Guilty or not, this guy’s fate is sealed. Who in their right mind would hire him after seeing that PR nightmare unfold? Sure, there are plenty of times when it’s in the client’s best interest to refrain from comment, or at least say very little. But the fact is, the days of mumbling ‘no comment’ as your best PR strategy are over.
Good PR today is about transparency. Let’s look at a few celebrity examples on both sides. Meet your PR team of Bonds, Craig, Grant and Rose. (That’s Barry, Senator Larry, Hugh, and Pete). These guys have a powerful PR message to deliver, so sit up straight, sharpen your pencil and pay attention.

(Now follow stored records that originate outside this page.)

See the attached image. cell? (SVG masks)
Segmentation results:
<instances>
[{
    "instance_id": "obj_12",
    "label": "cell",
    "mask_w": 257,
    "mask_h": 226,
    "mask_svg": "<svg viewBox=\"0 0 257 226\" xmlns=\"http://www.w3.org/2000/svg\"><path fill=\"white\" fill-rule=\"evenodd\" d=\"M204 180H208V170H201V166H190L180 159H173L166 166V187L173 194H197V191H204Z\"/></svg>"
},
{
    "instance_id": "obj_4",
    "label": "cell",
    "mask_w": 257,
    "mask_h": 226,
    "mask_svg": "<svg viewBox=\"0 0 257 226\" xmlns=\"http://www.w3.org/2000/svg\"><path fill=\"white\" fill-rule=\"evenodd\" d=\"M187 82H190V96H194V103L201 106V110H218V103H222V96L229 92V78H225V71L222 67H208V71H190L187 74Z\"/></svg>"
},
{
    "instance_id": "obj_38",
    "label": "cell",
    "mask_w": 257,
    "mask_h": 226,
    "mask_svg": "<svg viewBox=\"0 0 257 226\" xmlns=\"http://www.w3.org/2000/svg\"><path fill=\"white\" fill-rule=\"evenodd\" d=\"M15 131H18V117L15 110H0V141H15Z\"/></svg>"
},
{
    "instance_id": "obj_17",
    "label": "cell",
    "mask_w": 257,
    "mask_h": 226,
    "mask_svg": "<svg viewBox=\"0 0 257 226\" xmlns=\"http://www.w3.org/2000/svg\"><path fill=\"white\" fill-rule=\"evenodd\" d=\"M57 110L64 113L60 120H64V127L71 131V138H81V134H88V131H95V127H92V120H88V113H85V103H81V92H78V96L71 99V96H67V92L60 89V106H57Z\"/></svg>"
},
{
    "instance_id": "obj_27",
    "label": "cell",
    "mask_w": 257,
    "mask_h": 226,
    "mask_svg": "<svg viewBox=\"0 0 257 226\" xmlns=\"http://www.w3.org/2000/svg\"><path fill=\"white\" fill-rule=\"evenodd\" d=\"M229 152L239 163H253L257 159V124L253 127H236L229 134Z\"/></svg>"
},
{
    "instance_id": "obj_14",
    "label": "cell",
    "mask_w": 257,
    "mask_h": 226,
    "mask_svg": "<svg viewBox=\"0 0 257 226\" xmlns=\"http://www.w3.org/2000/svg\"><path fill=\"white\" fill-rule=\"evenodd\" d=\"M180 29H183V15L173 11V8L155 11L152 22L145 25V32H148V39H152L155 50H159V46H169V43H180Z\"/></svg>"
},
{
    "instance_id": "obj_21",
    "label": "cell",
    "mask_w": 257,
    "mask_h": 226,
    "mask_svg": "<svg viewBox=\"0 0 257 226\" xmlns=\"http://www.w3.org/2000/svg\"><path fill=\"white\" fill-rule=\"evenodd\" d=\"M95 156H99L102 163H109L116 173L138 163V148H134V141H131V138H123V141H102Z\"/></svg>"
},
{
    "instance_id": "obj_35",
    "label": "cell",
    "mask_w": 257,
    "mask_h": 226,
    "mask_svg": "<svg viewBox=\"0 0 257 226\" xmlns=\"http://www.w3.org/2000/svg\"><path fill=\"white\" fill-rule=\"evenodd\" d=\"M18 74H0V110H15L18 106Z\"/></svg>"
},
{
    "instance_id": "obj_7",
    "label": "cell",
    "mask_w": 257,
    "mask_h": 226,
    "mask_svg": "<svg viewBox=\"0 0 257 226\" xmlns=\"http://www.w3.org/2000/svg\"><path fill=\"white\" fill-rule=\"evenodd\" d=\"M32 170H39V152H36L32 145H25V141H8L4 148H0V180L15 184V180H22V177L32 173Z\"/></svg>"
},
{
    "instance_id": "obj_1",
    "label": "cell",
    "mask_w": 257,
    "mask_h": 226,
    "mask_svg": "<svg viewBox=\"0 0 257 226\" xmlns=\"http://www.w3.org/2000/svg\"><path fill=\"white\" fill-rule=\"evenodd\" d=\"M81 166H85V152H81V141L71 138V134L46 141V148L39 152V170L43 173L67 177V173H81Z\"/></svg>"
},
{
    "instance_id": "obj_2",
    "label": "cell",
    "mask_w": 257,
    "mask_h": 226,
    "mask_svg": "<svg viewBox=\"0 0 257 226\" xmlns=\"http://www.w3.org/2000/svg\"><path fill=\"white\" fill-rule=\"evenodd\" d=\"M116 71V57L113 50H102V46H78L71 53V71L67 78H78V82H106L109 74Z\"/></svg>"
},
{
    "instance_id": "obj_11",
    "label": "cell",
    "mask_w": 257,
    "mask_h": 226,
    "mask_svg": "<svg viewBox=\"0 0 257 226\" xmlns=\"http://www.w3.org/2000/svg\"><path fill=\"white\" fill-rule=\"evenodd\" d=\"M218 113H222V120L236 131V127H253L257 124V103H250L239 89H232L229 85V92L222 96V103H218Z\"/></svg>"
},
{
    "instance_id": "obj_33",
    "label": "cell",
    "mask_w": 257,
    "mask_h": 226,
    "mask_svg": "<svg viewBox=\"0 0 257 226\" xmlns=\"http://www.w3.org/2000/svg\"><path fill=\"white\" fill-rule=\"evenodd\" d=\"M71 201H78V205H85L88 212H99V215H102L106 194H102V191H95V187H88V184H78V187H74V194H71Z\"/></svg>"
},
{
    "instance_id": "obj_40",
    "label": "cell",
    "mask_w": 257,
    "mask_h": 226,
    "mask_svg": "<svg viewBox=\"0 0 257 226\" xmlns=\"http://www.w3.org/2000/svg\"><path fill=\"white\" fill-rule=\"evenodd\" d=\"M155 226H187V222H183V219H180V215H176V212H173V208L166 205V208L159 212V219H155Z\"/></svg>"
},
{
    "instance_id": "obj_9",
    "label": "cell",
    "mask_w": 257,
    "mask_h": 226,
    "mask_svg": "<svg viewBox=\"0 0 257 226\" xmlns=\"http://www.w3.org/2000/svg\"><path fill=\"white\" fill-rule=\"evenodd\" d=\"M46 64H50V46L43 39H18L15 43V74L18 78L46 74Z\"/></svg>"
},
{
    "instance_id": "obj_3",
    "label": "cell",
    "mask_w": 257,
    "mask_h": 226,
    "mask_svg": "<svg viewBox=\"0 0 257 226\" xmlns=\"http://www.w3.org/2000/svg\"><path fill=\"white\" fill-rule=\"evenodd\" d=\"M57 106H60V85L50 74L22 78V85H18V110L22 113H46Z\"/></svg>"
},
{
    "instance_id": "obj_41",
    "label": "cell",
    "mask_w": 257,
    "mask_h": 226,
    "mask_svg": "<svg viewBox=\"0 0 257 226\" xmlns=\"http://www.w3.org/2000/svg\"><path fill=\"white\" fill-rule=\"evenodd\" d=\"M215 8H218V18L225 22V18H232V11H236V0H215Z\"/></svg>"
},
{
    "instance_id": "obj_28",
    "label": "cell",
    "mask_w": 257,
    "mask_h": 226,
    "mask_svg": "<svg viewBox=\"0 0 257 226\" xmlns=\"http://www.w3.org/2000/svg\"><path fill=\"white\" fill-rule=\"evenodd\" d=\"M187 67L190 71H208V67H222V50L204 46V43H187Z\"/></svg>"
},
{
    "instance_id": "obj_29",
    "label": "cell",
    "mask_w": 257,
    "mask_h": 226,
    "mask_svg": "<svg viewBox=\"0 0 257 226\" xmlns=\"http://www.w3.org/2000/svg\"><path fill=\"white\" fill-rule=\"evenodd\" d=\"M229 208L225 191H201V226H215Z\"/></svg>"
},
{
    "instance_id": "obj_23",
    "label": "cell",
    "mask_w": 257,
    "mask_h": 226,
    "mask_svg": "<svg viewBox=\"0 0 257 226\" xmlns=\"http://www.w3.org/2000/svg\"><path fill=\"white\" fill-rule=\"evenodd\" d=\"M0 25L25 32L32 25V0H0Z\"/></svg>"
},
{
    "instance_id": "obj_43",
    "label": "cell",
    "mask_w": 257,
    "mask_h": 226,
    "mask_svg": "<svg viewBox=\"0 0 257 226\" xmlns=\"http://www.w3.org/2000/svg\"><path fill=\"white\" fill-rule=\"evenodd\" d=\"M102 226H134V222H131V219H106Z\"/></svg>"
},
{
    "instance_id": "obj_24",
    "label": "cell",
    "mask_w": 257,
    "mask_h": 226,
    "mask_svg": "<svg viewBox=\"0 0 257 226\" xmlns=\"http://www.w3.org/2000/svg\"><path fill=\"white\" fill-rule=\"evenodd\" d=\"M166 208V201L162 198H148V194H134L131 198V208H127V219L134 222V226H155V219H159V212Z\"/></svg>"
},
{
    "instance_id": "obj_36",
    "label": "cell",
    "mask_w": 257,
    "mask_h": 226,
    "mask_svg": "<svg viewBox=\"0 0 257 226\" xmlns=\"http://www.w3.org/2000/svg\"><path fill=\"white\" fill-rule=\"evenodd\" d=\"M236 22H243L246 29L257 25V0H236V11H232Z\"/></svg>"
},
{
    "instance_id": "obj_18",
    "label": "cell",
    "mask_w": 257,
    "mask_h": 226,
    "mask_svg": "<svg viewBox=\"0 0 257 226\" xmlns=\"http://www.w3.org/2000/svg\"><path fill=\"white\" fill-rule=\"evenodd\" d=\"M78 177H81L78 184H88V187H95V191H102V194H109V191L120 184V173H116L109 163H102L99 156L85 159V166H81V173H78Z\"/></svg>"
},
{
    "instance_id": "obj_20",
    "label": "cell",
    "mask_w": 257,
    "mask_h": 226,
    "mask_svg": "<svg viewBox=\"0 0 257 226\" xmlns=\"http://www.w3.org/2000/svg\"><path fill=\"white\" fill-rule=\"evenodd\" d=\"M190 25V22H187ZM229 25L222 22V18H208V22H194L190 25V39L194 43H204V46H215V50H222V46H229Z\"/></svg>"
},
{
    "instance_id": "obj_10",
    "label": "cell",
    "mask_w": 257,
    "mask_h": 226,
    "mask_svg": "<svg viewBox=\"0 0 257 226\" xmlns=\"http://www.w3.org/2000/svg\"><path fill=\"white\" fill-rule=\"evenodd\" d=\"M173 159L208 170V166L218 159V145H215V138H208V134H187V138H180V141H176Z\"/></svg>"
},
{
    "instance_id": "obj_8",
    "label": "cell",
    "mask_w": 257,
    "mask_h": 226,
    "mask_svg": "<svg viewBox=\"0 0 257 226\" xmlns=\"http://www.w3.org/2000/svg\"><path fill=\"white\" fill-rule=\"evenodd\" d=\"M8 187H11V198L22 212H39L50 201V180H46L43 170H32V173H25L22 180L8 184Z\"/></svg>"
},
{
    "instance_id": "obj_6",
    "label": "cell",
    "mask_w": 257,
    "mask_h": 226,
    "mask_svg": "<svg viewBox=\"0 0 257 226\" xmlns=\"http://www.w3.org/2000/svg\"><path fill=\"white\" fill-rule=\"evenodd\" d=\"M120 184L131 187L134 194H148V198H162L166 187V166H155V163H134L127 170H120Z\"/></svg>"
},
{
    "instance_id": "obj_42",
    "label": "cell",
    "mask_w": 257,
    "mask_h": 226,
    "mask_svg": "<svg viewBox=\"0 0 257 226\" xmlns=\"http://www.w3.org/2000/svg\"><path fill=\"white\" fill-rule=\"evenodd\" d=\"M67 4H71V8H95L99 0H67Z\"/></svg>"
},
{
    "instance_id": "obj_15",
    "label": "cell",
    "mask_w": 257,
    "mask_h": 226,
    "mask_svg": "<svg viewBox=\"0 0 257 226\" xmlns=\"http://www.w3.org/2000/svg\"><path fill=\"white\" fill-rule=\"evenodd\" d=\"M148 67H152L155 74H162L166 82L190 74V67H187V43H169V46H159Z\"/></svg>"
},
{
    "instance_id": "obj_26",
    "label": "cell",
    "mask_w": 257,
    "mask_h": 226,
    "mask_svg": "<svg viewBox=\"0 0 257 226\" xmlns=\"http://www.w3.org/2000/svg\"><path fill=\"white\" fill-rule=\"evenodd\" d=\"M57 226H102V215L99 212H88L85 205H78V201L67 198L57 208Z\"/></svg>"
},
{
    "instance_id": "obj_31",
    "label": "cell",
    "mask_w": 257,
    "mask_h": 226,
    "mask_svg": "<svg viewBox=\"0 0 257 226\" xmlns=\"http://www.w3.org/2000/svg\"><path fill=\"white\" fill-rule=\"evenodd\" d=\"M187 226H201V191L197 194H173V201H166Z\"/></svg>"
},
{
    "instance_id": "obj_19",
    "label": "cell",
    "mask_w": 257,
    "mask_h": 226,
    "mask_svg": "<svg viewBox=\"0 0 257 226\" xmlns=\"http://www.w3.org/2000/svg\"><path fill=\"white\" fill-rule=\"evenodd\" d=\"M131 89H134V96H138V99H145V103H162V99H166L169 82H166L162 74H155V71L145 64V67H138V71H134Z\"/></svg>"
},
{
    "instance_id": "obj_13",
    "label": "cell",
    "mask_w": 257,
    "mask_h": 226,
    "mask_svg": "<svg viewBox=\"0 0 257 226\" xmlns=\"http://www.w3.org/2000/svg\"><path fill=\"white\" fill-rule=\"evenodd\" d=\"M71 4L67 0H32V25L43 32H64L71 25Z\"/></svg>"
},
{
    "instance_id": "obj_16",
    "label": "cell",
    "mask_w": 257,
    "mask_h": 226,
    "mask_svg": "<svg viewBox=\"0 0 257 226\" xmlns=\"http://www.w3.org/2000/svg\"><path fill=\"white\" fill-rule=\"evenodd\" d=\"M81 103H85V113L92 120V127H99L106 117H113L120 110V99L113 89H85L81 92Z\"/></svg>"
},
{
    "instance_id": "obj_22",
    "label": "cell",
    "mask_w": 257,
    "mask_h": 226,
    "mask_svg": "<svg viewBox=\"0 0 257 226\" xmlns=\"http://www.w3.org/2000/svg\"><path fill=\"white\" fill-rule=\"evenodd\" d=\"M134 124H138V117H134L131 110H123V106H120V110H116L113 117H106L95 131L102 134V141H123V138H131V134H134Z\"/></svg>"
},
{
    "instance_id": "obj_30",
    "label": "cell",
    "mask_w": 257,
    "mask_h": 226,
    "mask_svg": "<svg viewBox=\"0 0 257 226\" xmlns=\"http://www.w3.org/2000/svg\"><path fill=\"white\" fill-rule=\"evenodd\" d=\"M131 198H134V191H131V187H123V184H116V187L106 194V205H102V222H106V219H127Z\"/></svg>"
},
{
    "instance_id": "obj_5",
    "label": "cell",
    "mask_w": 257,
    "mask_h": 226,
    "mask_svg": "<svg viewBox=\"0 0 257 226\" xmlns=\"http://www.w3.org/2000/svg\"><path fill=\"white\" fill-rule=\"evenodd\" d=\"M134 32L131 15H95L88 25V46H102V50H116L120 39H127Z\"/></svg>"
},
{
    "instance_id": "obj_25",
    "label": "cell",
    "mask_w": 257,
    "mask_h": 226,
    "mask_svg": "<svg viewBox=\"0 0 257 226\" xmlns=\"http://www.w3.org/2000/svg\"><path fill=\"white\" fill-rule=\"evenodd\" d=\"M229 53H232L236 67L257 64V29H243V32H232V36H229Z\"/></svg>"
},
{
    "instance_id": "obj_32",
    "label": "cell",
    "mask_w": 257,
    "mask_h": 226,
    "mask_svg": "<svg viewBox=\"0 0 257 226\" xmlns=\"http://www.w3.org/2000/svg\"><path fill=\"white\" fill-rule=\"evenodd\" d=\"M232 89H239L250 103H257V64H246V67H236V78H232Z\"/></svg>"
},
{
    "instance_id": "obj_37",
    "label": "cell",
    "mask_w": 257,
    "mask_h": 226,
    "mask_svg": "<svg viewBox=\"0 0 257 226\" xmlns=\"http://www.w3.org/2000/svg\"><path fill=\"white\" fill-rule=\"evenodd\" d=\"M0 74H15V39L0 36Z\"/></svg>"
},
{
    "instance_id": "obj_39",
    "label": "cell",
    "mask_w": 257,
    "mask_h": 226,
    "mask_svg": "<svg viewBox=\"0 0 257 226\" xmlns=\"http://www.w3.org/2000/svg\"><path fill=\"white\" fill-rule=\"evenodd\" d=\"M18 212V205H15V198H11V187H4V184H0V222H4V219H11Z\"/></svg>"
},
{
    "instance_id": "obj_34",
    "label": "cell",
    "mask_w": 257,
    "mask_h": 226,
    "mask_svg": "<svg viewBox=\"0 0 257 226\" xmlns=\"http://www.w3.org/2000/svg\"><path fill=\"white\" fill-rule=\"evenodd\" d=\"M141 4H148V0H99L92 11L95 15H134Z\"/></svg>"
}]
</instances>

I know, I know…believe me it’s not an easy thing for a guy to make a serious Hugh Grant reference. That’s why I’m throwing in a Pete Rose blast later. So what in the world can the dramedy player Grant teach us about PR? Truthfully I felt no need to make the connection either, until it was forced on me. It’s not like I spend free time thinking up new Hugh Grant angles. But the Mrs. and I cozied up recently to watch the latest installment in his cookie cutter collection, and then it hit me. This guy is rich. The ladies love him. He’s A-list Hollywood and a box-office cinch. And as I said to my wife “Isn’t he the schmuck who got busted having sex with a prostitute in a parked car back in the day, while he was dating one of the most elegant women in the world?” Why wasn’t he relegated to the Surreal Life like all the other degenerate d-listers?
Because he did what so many fail to do…he owned his mistake and he saved his reputation. People are more likely to forgive the loveable screw-up than the bitter liar. He took his lumps and didn’t try to talk his way out of it (see Senator Larry Craig and his “wide-stance” story). Grant protected his marketability.
He knows perception is truth in the marketplace. Look no further than Barry Bonds and Pete Rose, arguably the best two hitters in baseball history. Bonds just broke the most hallowed record in all of sports, and few people care, because he’s allowed himself to be branded a liar and a cheat. Some say he’s the greatest player ever. So why no funny commercials like Peyton Manning and LeBron James? Because no one likes him. His own team let him go, adios to one of the top five players in history just a couple of months after he became the new Home Run King. He’s not marketable outside of San Francisco, not because people think he took steroids, but because they think he hasn’t been honest about it. Same with Rose, one of the most liked and respected guys in the game now just a trade show autograph hawk. Why? Because it took him 20 years to admit what everyone already knew, and in the process he lost any shred of respectability. When he finally admitted that he bet on baseball, even then people were suspicious of his motives and the truth. Rose would be in the Hall of Fame today, and probably in a broadcast booth calling games, had he owned the mistake from day one. He didn’t lose his chance because he bet, he lost his chance because he lied.
Good PR no longers means thinking up 101 different ways to say the dog ate my homework. Good PR means using basic communication skills, a dose of common sense and technology to help bring positive attention to your story…be it launching a company or saving your reputation.